The vulnerability was discovered during a routine security audit of Kaspersky's USB Redirector module, which integrates with xrdp on Linux-based thin clients. Kaspersky immediately reported the flaw to the xrdp project maintainers.
"We take security seriously, and this finding highlights the importance of regular audits," said a Kaspersky security researcher. "The xrdp team responded swiftly, releasing patches within days."
Technical Details: How the Attack Works
The bug lies in the Secure Settings Exchange phase of the RDP connection process, just before client authentication. At this point, the client sends protected credentials encapsulated in a Client Info PDU as Unicode UTF-16 strings up to 512 bytes long.
When the xrdp server converts this incoming data from UTF-16 to UTF-8, a buffer overflow vulnerability occurs. The ts_info_utf16_in function fails to properly validate the size of the output buffer, allowing an attacker to overwrite adjacent memory.
This memory corruption can be weaponized to inject and execute arbitrary code on the server. The vulnerable fields include username, password, domain, program, and directory — each defined with a maximum length of 512 bytes (INFO_CLIENT_MAX_CB_LEN).

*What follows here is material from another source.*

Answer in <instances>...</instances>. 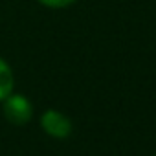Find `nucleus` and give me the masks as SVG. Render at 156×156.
<instances>
[{"label":"nucleus","instance_id":"nucleus-1","mask_svg":"<svg viewBox=\"0 0 156 156\" xmlns=\"http://www.w3.org/2000/svg\"><path fill=\"white\" fill-rule=\"evenodd\" d=\"M33 114V108L30 105V101L24 98V96H8L4 99V116L8 118L9 123L13 125H24L30 121Z\"/></svg>","mask_w":156,"mask_h":156},{"label":"nucleus","instance_id":"nucleus-2","mask_svg":"<svg viewBox=\"0 0 156 156\" xmlns=\"http://www.w3.org/2000/svg\"><path fill=\"white\" fill-rule=\"evenodd\" d=\"M41 125H42V129H44L50 136H53V138H68L70 132H72V123H70V119H68L64 114L57 112V110H48V112H44L42 118H41Z\"/></svg>","mask_w":156,"mask_h":156},{"label":"nucleus","instance_id":"nucleus-3","mask_svg":"<svg viewBox=\"0 0 156 156\" xmlns=\"http://www.w3.org/2000/svg\"><path fill=\"white\" fill-rule=\"evenodd\" d=\"M13 90V72L6 61L0 59V101L6 99Z\"/></svg>","mask_w":156,"mask_h":156},{"label":"nucleus","instance_id":"nucleus-4","mask_svg":"<svg viewBox=\"0 0 156 156\" xmlns=\"http://www.w3.org/2000/svg\"><path fill=\"white\" fill-rule=\"evenodd\" d=\"M39 2H42L44 6H50V8H64V6L75 2V0H39Z\"/></svg>","mask_w":156,"mask_h":156}]
</instances>
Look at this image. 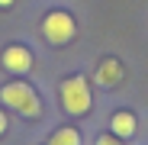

Kaspersky's analysis confirmed that the issue is exploitable before authentication, making it especially dangerous for exposed RDP endpoints.
Background
xrdp is an open-source implementation of the Remote Desktop Protocol for Linux, commonly used to provide remote access to thin clients. Kaspersky Thin Client, a specialized OS for enterprise environments, relies on xrdp for remote desktop sessions.
The Kaspersky USB Redirector extends xrdp to allow remote access to local USB devices such as flash drives, smart cards, and printers. This module was the subject of the security audit that uncovered CVE-2025-68670.
The xrdp project maintainers have released fixes in version 0.10.5, with backports to versions 0.9.27 and 0.10.4.1. A security bulletin has been published.
What This Means
Organizations using xrdp — especially those deploying Kaspersky Thin Client or third-party thin client solutions — should urgently update to the patched versions. The vulnerability could allow an unauthenticated remote attacker to execute arbitrary code with the privileges of the xrdp process, potentially leading to full system compromise.
Administrators are advised to restrict RDP access to trusted networks and apply the latest xrdp patches immediately. Kaspersky has also updated its USB Redirector module to address the flaw.
The discovery underscores the critical need for continuous security audits in open-source components that are integrated into commercial products.
This is a breaking story. More details will be added as they emerge.